It’s October and fantasy football is in full swing. Fantasy football, for the neophytes out there, is a game played by fans of the NFL who select players to fill a simulated team and then are awarded points based off of their real life performance. It has left an indelible mark on the viewing patterns and marketing techniques of NFL firms. Over 27 million people play today, leading former Quarterback Jake Plummer to claim that “it has ruined the game”.
Despite his reservations, fantasy football is going strong, and for those of you who are familiar with the game and the patterns of the fans, one topic always comes up. Strength of Schedule. I have devised a statistical method that accurately predicts where a team “should” land based on their performance, if luck were not a factor. It can then be reasonably compared with the actual performance to see who has the best luck in the variance of their schedule. A couple notes:
- This method only works in head-to-head points based leagues. Roto is for baseball
- This method does not determine the luck inherent in the scoring the points. For example, Jay Cutler was injured on Sunday night vs. the New York Giants. Some would consider this unlucky for the owner, but this would not count in the “luck” I am talking about. More specifically, I am referring to the luck claimed by strength of scheduling disparities in the league’s head-to-head matchups.

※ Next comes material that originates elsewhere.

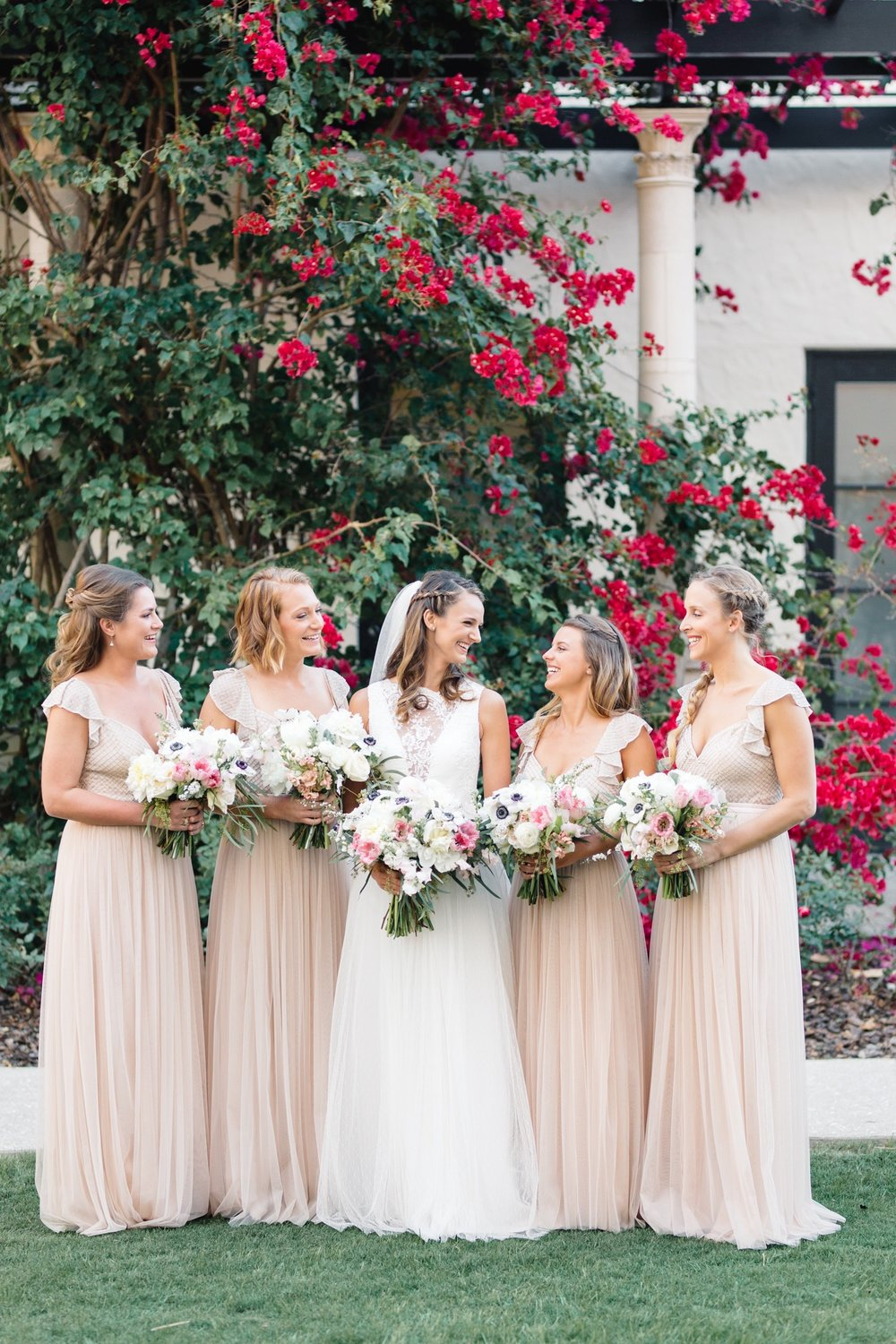 Blush Bridesmaid dresses from Asos, Winter Park Weddings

A couple notes on why this method is far greater than the PF/PA (points for/points against) argument. If the high score in the league besides your team is at 100, and you score 180, it is effectively no different than scoring 101 points. Thus, PF are often swayed by massively large weeks and the variance is very important to capture. Similarly, if the lowest score in the league is 50, there is no difference between 49 and -20, you would have lost no matter what. PF are swayed in this method. Points against are a lot easier to see the problem with. If you score 40 points in a week, it does not matter what the other person scores above 41, you lose the matchup. Thus, you could lose to an 80 or 120 or a 160 and they will look vastly different in your final points against totals.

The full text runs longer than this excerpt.